I didn’t see that in the article. FYI people can be thrown from the car, when they have seat belts on. Especially if they are too loose, or if the shoulder harness is behind the back instead of across the chest. At 60mph, air bags and seatbelts are limited in their ability to protect you from injury. It is possible that they weren’t wearing seatbelts, but with 23 years of MVA response experience I see nothing in the article to indicate that is true, and I would be very, very surprised. These kids would be dead if they were not wearing a seatbelt and thrown from a car at a 60mph impact.
Bullshit.
I’ve talked to two diabetics this morning - one with Blue Cross and that other with Aetna - they had no problems... and they have never, and would never go to their neighbors asking them to pay their “fair share” of someone else’s medical bills.
Yet when a family willfully injects itself into a partisan political debate about income levels and government welfare, any available PUBLIC records regarding their income and assets are somehow off limits?

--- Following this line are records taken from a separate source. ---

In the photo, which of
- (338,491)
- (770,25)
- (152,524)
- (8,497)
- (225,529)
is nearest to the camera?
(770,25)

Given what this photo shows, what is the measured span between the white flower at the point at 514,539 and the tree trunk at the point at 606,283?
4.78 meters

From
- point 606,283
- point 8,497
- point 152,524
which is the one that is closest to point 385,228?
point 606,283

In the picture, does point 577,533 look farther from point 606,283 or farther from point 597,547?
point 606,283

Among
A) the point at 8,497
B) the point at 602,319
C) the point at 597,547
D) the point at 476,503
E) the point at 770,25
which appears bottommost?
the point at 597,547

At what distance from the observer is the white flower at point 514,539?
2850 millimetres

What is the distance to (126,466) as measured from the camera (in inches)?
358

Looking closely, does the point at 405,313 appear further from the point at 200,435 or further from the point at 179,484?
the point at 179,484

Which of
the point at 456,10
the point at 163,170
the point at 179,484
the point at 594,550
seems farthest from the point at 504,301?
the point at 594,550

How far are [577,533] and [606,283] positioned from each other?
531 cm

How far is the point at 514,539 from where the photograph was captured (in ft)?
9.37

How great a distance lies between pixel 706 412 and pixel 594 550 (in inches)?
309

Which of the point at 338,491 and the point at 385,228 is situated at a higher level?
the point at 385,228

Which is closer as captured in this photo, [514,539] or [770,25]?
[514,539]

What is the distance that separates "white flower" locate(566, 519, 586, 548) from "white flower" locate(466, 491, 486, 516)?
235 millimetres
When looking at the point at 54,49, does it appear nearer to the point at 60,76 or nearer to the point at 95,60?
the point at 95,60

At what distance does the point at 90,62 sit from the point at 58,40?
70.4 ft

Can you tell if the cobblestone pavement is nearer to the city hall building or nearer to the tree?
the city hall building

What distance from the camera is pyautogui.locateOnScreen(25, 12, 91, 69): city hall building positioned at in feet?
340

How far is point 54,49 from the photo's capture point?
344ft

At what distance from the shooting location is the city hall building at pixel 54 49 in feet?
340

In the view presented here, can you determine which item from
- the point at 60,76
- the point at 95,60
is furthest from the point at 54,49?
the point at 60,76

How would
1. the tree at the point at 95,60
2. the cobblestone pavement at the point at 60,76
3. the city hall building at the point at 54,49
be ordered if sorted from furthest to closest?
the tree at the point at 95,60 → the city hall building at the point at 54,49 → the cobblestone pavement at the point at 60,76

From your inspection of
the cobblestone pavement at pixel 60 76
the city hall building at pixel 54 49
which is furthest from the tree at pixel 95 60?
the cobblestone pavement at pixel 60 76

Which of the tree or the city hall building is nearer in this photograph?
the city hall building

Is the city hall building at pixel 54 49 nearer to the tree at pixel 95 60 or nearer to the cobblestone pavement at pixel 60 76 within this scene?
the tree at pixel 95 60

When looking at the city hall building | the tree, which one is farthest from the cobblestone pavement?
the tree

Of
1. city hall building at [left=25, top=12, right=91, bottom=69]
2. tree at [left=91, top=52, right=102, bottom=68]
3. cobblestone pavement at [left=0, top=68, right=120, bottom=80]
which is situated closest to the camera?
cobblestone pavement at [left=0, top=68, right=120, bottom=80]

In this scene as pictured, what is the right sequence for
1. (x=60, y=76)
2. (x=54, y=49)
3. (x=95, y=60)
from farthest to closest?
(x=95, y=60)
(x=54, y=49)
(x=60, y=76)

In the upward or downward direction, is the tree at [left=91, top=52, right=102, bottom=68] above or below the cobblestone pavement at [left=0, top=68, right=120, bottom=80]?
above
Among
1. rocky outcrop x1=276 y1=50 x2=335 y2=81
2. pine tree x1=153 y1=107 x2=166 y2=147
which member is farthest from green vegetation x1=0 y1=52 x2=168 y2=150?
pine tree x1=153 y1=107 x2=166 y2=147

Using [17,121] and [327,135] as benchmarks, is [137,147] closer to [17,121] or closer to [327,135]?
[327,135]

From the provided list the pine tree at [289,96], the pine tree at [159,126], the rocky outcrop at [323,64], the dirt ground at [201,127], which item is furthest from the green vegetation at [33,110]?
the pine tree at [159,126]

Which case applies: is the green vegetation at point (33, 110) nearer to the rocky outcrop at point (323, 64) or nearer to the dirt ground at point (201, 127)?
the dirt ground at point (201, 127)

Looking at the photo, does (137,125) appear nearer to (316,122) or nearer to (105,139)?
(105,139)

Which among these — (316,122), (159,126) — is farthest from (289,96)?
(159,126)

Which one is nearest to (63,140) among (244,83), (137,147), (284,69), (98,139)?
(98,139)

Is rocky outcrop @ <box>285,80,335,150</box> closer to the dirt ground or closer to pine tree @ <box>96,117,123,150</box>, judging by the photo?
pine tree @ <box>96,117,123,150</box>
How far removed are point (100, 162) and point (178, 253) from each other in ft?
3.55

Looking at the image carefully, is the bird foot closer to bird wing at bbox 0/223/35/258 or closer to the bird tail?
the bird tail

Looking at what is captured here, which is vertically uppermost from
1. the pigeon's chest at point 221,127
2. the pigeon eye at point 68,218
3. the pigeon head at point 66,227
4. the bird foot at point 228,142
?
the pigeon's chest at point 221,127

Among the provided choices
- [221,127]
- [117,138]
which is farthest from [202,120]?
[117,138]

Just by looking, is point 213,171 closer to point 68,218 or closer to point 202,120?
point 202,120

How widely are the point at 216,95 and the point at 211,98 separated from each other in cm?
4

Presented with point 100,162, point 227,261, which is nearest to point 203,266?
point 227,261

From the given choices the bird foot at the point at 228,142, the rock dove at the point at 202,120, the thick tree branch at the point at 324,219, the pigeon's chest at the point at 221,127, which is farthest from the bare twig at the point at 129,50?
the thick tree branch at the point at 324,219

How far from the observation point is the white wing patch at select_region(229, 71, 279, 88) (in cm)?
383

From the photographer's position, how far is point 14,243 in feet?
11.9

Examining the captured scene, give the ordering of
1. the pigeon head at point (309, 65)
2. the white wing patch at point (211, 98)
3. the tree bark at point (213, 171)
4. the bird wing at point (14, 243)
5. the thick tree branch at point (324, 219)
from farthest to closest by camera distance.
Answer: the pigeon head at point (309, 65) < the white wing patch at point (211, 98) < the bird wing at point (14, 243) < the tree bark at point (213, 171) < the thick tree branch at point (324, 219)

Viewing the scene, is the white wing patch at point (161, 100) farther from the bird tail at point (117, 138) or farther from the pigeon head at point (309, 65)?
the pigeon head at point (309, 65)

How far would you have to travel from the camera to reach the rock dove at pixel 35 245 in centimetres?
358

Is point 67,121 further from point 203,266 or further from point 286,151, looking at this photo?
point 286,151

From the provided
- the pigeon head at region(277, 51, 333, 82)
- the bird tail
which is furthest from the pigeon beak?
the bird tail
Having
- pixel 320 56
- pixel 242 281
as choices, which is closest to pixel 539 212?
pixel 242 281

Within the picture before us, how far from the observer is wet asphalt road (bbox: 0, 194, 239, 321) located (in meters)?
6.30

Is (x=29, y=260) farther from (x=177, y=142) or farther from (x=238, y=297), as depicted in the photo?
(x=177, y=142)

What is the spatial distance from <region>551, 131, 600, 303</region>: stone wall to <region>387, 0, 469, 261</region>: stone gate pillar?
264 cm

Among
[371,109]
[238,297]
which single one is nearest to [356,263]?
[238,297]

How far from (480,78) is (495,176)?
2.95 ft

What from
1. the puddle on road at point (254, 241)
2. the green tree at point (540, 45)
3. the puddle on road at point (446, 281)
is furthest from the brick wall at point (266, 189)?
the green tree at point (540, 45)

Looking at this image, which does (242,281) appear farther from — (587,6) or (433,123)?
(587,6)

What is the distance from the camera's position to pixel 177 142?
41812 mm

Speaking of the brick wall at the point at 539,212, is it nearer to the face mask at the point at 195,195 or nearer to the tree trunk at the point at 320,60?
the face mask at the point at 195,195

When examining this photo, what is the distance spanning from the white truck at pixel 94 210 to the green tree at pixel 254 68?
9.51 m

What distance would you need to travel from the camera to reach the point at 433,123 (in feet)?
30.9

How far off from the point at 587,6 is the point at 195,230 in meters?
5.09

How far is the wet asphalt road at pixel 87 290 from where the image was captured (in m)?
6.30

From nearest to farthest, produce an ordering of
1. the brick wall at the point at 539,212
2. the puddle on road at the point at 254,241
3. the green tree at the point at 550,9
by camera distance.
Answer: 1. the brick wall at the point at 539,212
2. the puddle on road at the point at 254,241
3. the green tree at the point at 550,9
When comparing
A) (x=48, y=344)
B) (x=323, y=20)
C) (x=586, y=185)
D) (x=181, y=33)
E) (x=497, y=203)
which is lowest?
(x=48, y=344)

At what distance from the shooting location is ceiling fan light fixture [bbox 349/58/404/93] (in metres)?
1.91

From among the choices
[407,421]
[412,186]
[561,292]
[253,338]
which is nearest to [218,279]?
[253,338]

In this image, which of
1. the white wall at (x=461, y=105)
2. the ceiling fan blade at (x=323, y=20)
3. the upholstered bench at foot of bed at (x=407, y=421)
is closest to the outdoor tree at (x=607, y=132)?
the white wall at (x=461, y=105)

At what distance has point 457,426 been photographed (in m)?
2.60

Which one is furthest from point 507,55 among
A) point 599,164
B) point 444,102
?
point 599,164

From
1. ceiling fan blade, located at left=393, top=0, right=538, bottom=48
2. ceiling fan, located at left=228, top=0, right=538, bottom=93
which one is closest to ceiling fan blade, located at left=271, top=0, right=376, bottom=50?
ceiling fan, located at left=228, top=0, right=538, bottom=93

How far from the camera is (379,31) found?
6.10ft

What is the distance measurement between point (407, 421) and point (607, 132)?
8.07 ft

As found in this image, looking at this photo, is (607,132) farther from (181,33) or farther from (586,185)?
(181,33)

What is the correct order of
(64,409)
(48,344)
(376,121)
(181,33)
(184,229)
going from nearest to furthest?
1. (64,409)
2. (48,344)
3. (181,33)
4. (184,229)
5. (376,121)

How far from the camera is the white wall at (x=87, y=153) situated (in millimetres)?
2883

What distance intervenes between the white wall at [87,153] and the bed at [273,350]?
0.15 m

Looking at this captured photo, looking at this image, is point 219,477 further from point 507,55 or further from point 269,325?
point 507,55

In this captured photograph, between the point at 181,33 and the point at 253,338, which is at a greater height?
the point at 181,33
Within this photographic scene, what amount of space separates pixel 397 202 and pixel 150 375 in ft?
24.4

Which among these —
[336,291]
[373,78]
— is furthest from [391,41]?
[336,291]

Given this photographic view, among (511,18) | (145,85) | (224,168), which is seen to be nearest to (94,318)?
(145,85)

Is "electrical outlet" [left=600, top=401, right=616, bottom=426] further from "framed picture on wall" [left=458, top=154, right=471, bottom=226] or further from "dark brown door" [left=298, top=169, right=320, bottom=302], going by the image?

Yes, there IS a large structure at the rear of the lot. You can see it on google earth and google maps.
Not sure if there's a driveway leading to it, off of S Collington. But it looks accessible from the back, off of S Duncan Street (one street west, parallel to S Collington).
I wonder if zillow.com's market-value estimate takes a building like that into account? Where I live, in a modest neighborhood, we have some very large old carriage houses. Several of them have living space on the second floor.
Did it occur to you that it might be a different situation, maybe a different form of diabetes or different medical history? Did it occur to you that individual policies and corporate policies may be underwritten differently or might vary from state to state?
My niece is working and she will be paying for her insurance. The state is providing coverage but she will pay something like 219/month. She will have copays and she will have deductibles. She is not asking her neighbors to pay for her medical bills. She is asking to pay for coverage just like everyone else. Do you often go around calling people liars when you have no understanding of their personal situation? Please don’t post to me again. I don’t correspond with people who call me a liar.
“In Alabama, state law allows health insurance companies to turn people down for individual health insurance coverage based on the status of their health. In most cases, diabetes is considered an uninsurable condition”
“AHIP is the Alabama state high-risk pool. This program allows individual health insurance policies to be sold to individuals who might otherwise be considered uninsurable because of a chronic illness. In most states, the high risk pool is open to all residents.””
source:http://www.diabetes.org/advocacy-and-legalresources/insurance/alabama.jsp
The one I went to sure did. I am sure mine wasn’t the only one in the country. How do you think inner city kids go to wealthy suburban private schools on non athletic scholarships?
I’ve never seen one at all, and I used to administer tests to those schools in Pa.